Deux conséquences immédiates de ce mécanisme sont les suivantes. D’une part, le contenu extrême est survisibilisé, et les personnes se retrouvent facilement enfermées dans des bulles consensuelles à l’intérieur desquelles cela semble tout à fait acceptable. D’autre part, cela ouvre la porte à une stratégie de ciblage électoral. Un parti politique peut par exemple diffuser du contenu fabriqué sur mesure pour différents types de profils d’internautes, bien que le discours global soit en contradiction totale. Cela permet notamment à des formations politiques aux valeurs extrêmes de rallier des communautés bien précises à leur cause, comme l’exemple des gamers aux États-Unis.[2]

Il est important de rappeler que ce n’est pas la première fois qu’une technologie affecte la perception individuelle du paysage politique. La presse écrite, par exemple, a été la référence en matière d’information et de communication politique pendant très longtemps. La nouveauté aujourd’hui se trouve peut-être dans le volume et la vitesse avec laquelle circule l’information.

Les nouveaux contestataires

S’ajoute à cela l’apparition de nouveaux contestataires, qui profitent de la fragilisation de la démocratie représentative. Partout en Europe, l’on assiste à une montée du nationalisme, qui se légitime en revendiquant qu’il représente une majorité de la population. C’est un positionnement délicat puisqu’il tente de légitimer de nouvelles formes de violence et de répression des minorités au nom de la démocratie.

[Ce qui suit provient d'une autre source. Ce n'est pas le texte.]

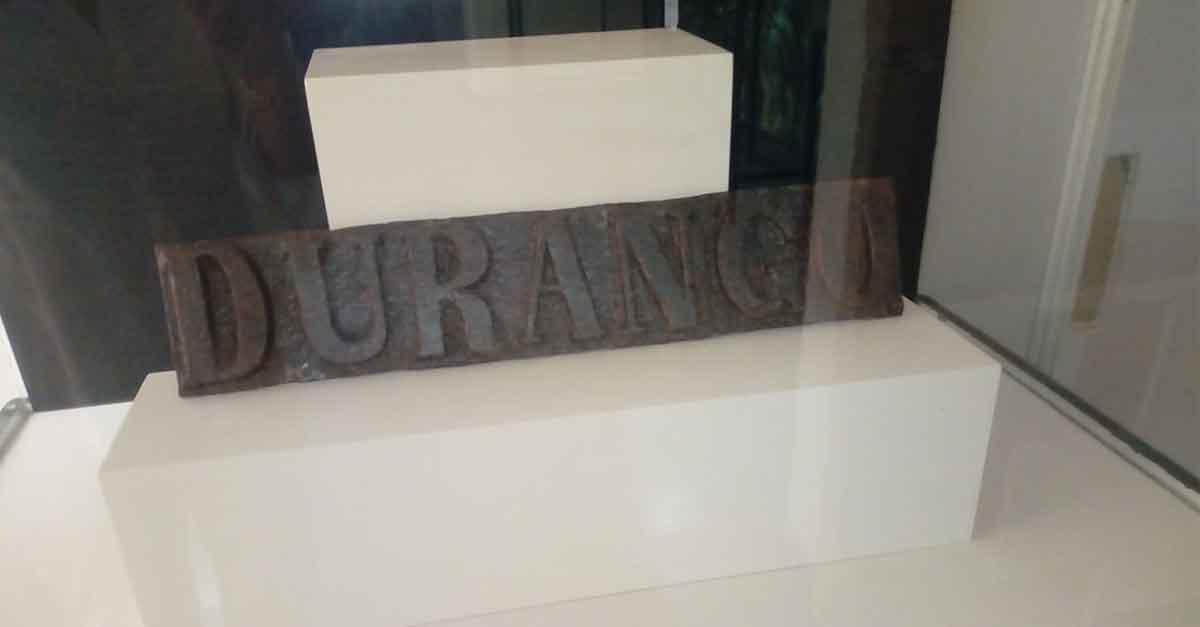Un rótulo de la calle Durango realizado en hierro fundido, nueva pieza del mes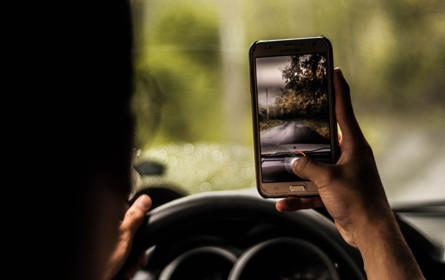 """""""Ich bin kein Smartloch"""" - Ö3-Aktion gegen Handies im Straßenverkehr"""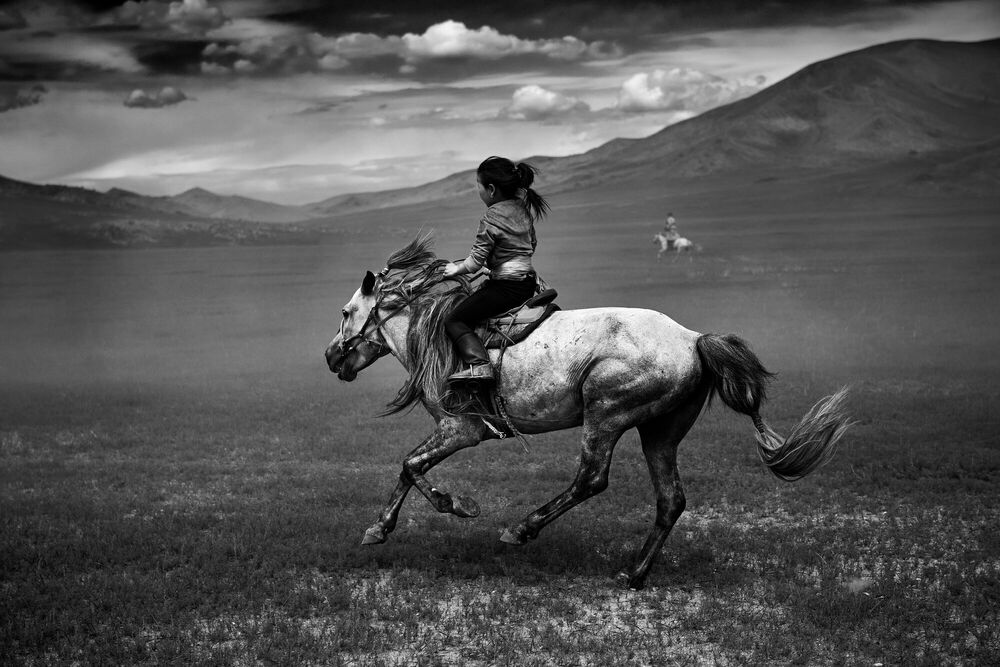 Photographie The Steppe Horsewoman - TUUL ET BRUNO MORANDI - Tableau photo
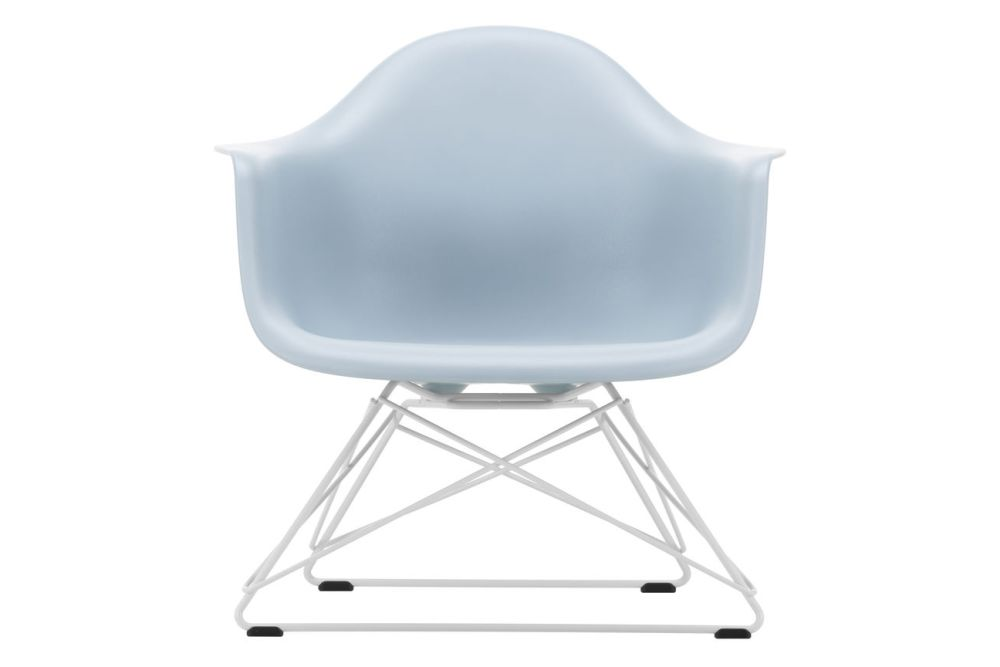 https://res.cloudinary.com/clippings/image/upload/t_big/dpr_auto,f_auto,w_auto/v1591177481/products/eames-lar-plastic-armchair-vitra-charles-ray-eames-clippings-11414132.jpg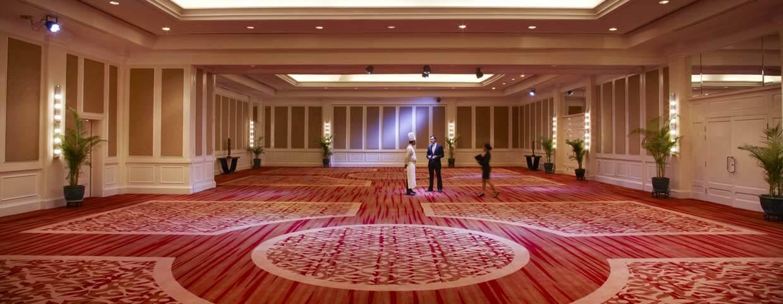 Salle de réception au Raffles Hotel Le Royal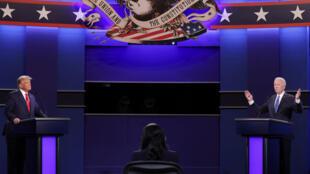 Rais wa Marekani Donald Trump na mgombea wa chama cha Democratic Joe Biden wakati wa mdahalo wao wa pili na mwisho huko Nashville, Oktoba 22, 2020.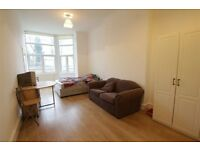 2 bedroom flat in Mount View Road, Crouch End N4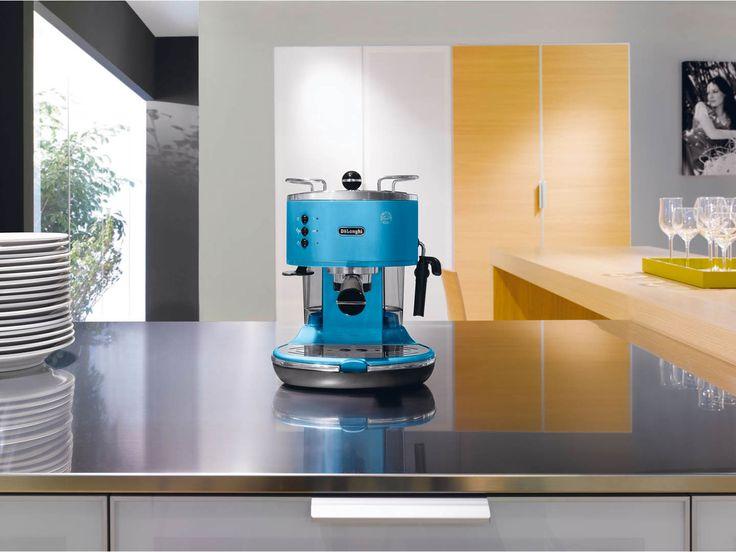 Máy pha cà phê Delonghi ECO 310.B + Free Moka. Xem thêm tại:  http://www.sachcoffee.vn/san-pham-coffee/may-pha-ca-phe/delonghi/delonghi-bco-310.b.html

Ce rapport de pouvoir de la majorité est en contradiction avec l’essence même de la démocratie, et de mauvais augure. Comme le disait si bien Albert Camus, « La démocratie, ce n’est pas la loi de la majorité, mais la protection de la minorité ».

Aux États-Unis, c’est la figure emblématique du président Donald Trump qui incarne la nouvelle vague de contestation de la démocratie. On se souvient par exemple de la tentative de prise de la Maison-Blanche le 6 janvier 2021 par ses supporteur·rices, suivant sa défaite aux élections présidentielles quelques semaines auparavant. Il maintenait en public un discours selon lequel le résultat des élections avait été manipulé en sa défaveur. Cet exemple est frappant, étant donné que les États-Unis figurent parmi les nations historiques ayant défendu la démocratie.

Depuis sa ré-investiture le 5 janvier 2025, il semblerait qu’une libération de la parole s’opère partout dans le monde, en dépit des progrès en matière de protection sociale. Il en résulte un rejet de l’espace démocratique, puisque les minorités ne sont pas effectivement représentées, et que leur écrasement se fait au nom d’une majorité désintéressée.

Comment restaurer la démocratie ?

L’enjeu est de taille, surtout à l’échelle des nations. Il faut prendre soin des espaces authentiquement démocratiques, et cela commence déjà à l’échelle locale. Se réapproprier ces espaces est aussi l’occasion pour les jeunes citoyen·nes européen·nes qui n’ont pas connu les régimes autoritaires du 20th siècle de prendre conscience de la fragilité de la démocratie, et du fait que l’on ne peut jamais la prendre pour acquise.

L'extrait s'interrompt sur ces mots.